The first half of 2012 is in the rearview mirror, and investors are gearing up for what looks to be an action-packed ending to the year. There are bound to be some big winners -- and more than a few duds -- no matter what happens in the United States and abroad.

Will your favorite stock have its victory lap as we hit the home stretch, or will it get lapped? First-half performances can hold some clues, so let's look to the recent past to find out whether Seagate (Nasdaq: STX) deserves a place in your portfolio going forward.

First-half recap
Seagate has absolutely trounced the market this year. Despite a significant drop that began in May, Seagate recovered its momentum and has posted one of the best year-to-date performances in the tech sector, as you can see here:

STX Total Return Price Chart

STX Total Return Price data by YCharts

Here's financial snapshot of its recent performance:

Market Cap $11.4 billion
TTM Revenue $13.32 billion
TTM Net Income $1.97 billion
TTM Free Cash Flow $1.48 billion
MRQ Revenue $4.45 billion
MRQ Net Income $1.15 billion
MRQ Free Cash Flow $1.32 billion
MRQ Revenue / Net Income Year-Over-Year Change 65.1% / 1,132.3%
P/E and Forward P/E 6.1 / 4.5
Price to Free Cash Flow 7.7
Motley Fool CAPS Rating (out of 5) ***

Source: Morningstar. TTM = trailing-12-month. MRQ = most recent quarterly.

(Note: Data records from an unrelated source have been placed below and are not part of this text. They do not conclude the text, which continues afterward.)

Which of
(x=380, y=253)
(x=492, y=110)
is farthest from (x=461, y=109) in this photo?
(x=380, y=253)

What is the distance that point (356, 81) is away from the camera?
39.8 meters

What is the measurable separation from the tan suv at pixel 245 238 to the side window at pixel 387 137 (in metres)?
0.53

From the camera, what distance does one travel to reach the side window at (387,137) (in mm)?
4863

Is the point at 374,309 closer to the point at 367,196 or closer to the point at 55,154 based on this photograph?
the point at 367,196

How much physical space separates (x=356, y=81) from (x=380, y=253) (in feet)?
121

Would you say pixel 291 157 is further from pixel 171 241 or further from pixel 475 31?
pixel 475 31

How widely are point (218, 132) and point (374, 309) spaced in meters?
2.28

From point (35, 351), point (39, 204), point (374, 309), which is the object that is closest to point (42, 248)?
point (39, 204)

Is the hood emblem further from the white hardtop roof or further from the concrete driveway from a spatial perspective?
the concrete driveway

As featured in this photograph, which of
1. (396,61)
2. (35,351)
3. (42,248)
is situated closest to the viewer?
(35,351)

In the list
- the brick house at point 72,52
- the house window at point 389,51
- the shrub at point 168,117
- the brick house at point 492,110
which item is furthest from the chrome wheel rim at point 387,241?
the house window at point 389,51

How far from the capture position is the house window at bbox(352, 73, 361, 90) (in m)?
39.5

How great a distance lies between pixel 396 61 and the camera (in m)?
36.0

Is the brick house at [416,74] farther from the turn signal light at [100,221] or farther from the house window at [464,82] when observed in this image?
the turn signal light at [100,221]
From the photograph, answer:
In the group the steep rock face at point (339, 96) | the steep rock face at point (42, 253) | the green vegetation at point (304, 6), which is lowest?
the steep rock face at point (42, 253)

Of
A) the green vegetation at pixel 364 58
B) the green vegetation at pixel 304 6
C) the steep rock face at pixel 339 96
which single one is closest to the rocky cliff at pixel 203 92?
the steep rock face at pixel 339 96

What the numbers don't tell you
Let's start by taking note of that huge jump in net income over the year-ago quarter. Seagate and chief rival Western Digital (NYSE: WDC) both suffered devastating flooding in their Thai manufacturing plants last year. That led to tight supplies, which turned into a profit bonanza as the companies boosted sales prices to compensate for the limited capacity. Before last quarter's sensational outperformance, Seagate's revenue and net income had both been relatively flat for years:

STX Net Income Chart

STX Net Income data by YCharts

The first quarter also represented Seagate's first steps as a much larger company, after finalizing its acquisition of Samsung's hard disk drive business late last year. The question going forward isn't whether Seagate can sustain these higher levels, but whether they represent a ceiling (thanks to inflated sales prices) or a floor.

Seagate and Western Digital seem to be set for another few months of inadequate infrastructure, as early projections anticipated constricted supplies at least until 2013. That might have been a bit too pessimistic, since the hard disk drive industry now seems to be recovering faster than expected. That led to reduced forward guidance, creating the absurd perception that a partly damaged industry is performing better than one fully intact.

Seagate hasn't suffered the same continued decline as Western Digital, which went from a highflier to a flat stock after releasing its own weak guidance. But it's still a fair bit lower than it was in January. The company's outperformance relative to Western Digital can be at least partly attributed to two major news events.

First, the company developed a storage technology capable of holding a trillion bits in every square inch of hard disk platter. That helps maintain the exponential growth in storage technology that's matched processing power's Moore's Law, and also helps the company push back against solid-state drives. Intel's (Nasdaq: INTC) sale of its NAND flash manufacturing facilities -- that technology being a big part of SSDs -- also points to a turning of the tide. Intel might have missed out on mobile so far, but it's still a tech bellwether. If it doesn't like NAND flash, how much potential does the technology really have?

Second, superstar investor David Einhorn boosted his stake in Seagate this June, offering a major vote of confidence during a period of steep declines. Einhorn's been one of the market's most-watched money managers after his spot-on bear thesis against Green Mountain Coffee Roasters played out with perfect timing, and so far, his timing on Seagate looks similarly serendipitous.

Seagate's future looks secure, and Fool analyst Brenton Flynn recently offered three reasons why its stock remains a buy. While the PC era might be drawing to a close (or at least entering a period of flat sales), cloud computing and greater connectivity in general will both demand incredible amounts of storage. Since Seagate and Western Digital are still rebuilding, it might also be worth investigating hard disk controller manufacturer Marvell (Nasdaq: MRVL), which could rebound from a weak year when two of its biggest customers resume their normal buying habits.